Les appels répétés à l’excommunication (takfir) sont le signe d’un raidissement dangereux des esprits. On ne peut plus parler de religion sans qu’on soit mis dans une catégorie parmi trois. La première est celle des musulmans qui sont dans le droit chemin, les bienheureux. La deuxième est celle des musulmans égarés qui pratiquent un rite différent ou souscrivent à une école de pensée différente. La troisième, une espèce de fourre-tout, dans laquelle on met indistinctement les laïques, les athées et tous ceux qui sont considérés comme des brebis galeuses.

Aujourd’hui, la liberté de conscience et de culte n’existe pas en Tunisie. Le pire est qu’on ne semble pas s’en inquiéter. Touche pas à mon athée, il est le garant de la noblesse de ma foi tolérante et solide!

Le sexe constitue le troisième tabou et sans doute celui dont la peau parait être la plus dure. Les musulmans ont un problème avec le corps. Mutilé par le châtiment, caché sous des étoffes noires et hideuses qui masquent les formes et subtilisent les identités, bridé dans ses pulsions charnelles les plus naturelles au nom de la vertu, le corps concentre les frustrations et les fantasmes des musulmans. Quand des individus grandissent et nourrissent tant de frustrations par rapport à leur corps ils peuvent difficilement aspirer à l’émancipation de leur esprit.
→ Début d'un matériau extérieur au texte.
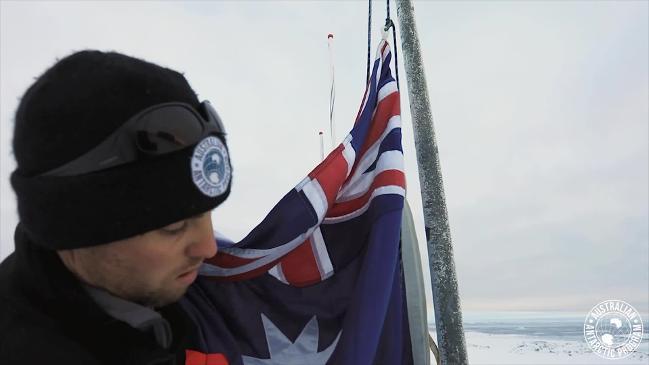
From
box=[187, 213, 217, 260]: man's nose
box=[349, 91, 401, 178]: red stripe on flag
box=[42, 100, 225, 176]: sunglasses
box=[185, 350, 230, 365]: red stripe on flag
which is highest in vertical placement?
box=[349, 91, 401, 178]: red stripe on flag

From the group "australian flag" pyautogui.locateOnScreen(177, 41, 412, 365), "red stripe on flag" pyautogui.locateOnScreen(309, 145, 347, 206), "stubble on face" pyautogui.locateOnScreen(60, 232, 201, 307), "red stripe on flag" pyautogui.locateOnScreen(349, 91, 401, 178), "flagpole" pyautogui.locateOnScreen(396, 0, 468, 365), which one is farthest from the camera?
"flagpole" pyautogui.locateOnScreen(396, 0, 468, 365)

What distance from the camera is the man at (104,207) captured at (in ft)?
3.56

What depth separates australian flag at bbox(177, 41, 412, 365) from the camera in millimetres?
1926

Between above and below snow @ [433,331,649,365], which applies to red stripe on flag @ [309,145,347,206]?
above

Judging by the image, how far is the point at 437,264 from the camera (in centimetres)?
252

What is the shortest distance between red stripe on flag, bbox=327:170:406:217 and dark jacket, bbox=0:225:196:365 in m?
1.09

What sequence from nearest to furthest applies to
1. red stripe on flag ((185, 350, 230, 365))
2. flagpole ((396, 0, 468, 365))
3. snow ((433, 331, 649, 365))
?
red stripe on flag ((185, 350, 230, 365))
flagpole ((396, 0, 468, 365))
snow ((433, 331, 649, 365))

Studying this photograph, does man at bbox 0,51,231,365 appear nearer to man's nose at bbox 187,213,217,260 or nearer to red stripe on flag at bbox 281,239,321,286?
man's nose at bbox 187,213,217,260

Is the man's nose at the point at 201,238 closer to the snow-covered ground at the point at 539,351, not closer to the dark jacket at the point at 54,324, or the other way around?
the dark jacket at the point at 54,324

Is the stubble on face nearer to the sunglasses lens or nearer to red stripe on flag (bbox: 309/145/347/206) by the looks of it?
the sunglasses lens

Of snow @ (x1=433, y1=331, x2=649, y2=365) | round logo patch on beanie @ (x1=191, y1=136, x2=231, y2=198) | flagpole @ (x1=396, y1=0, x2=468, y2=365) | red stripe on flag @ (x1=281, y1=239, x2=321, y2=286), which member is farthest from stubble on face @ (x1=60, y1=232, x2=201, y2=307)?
snow @ (x1=433, y1=331, x2=649, y2=365)

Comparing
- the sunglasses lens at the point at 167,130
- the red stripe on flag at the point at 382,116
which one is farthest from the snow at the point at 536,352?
the sunglasses lens at the point at 167,130

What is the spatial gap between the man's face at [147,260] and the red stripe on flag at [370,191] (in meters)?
0.98

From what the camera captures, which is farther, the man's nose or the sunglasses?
the man's nose
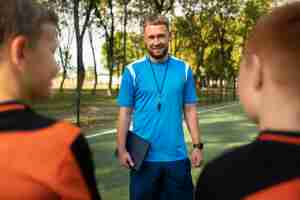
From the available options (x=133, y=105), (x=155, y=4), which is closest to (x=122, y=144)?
(x=133, y=105)

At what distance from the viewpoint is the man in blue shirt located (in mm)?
4664

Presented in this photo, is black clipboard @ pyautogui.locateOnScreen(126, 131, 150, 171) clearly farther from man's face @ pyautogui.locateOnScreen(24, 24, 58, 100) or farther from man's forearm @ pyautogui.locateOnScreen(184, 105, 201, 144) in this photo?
man's face @ pyautogui.locateOnScreen(24, 24, 58, 100)

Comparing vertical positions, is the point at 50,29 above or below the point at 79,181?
above

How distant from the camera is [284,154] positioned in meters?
1.52

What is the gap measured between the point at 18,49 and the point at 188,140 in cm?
1199

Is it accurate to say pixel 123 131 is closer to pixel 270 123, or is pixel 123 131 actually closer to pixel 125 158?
pixel 125 158

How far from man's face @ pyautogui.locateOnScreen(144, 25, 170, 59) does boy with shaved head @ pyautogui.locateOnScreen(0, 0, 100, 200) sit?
3.01 meters

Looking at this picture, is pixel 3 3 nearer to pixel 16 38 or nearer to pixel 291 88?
pixel 16 38

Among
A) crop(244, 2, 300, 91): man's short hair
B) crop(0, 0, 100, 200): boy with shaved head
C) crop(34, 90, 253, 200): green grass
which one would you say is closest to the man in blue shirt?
crop(34, 90, 253, 200): green grass

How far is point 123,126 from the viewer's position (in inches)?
192

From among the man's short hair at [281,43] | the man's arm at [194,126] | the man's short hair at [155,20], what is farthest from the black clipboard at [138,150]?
the man's short hair at [281,43]

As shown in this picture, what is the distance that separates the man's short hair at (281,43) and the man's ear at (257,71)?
2cm

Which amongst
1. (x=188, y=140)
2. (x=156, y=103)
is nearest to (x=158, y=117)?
(x=156, y=103)

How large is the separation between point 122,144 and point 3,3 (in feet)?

L’individu et la propriété de son corps

Le corps est un tabou politique dans les sociétés musulmanes.

Une fois, en me promenant dans un parc public, j’ai surpris deux jeunes adolescents la quinzaine à peine révolue en train de se prélasser. La fille portait le voile. Certains auraient été doublement scandalisés à la fois par cette amourette nubile et clandestine mais surtout par le bigotisme de la fille; moi j’ai trouvé la scène attendrissante. Car quoi qu’on fasse on ne peut pas brider l’élan du corps qu’on soit voilée ou pas.

L’Egypte où la société est plus conservatrice et où la pratique de l’islam est plus répandue et plus rigoureuse souffre pourtant du fléau du harcèlement sexuel dénoncé dans l’excellent film ‘‘678’’. L’idée que la foi et la vertu peuvent sublimer les pulsions naturelles du corps est une aberration philosophique qui produit des individus frustrés. La société ne semble portant pas vouloir céder à l’individu le titre de propriété de son corps.

La révolution ne s’achèvera que si la sainte trinité des tabous, politique, religion et sexe, est abolie. Aujourd’hui nous sommes loin du compte.

*Spectateur engagé dans la vie politique tunisienne.